*** Record set Section Begins ***
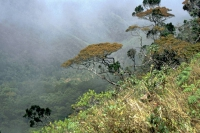 Im jetzigen Nationalpark Horton Plains, World's End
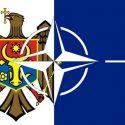 НАТО сдало назад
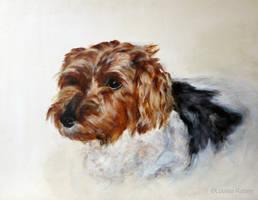 Jasper by louise-rabey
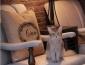 猫咪咖啡馆怎么加盟
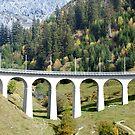 Swiss railway viaduct by Arie Koene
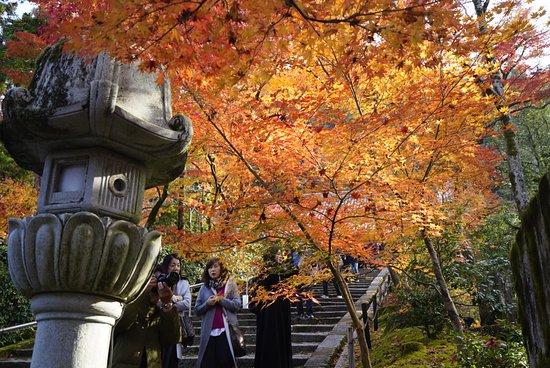 Япония: 永觀堂的秋色20181130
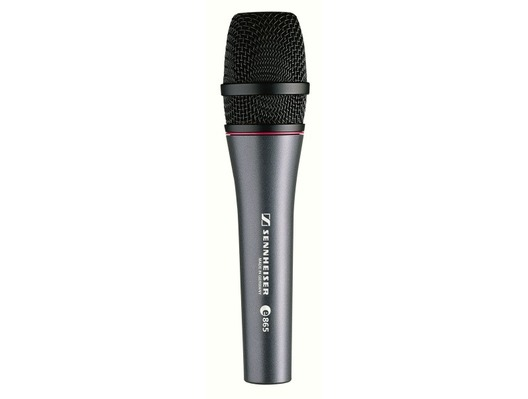 Sennheiser e865 Supercardioid Vocal Condenser Microphone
*** Record set Section Ends ***
Exclude all pictures and reproduce verbatim the lines running from the line that contains "Swiss railway viaduct by Arie Koene" to the end of the data above, both ends included.

 Swiss railway viaduct by Arie Koene
 Япония: 永觀堂的秋色20181130
 Sennheiser e865 Supercardioid Vocal Condenser Microphone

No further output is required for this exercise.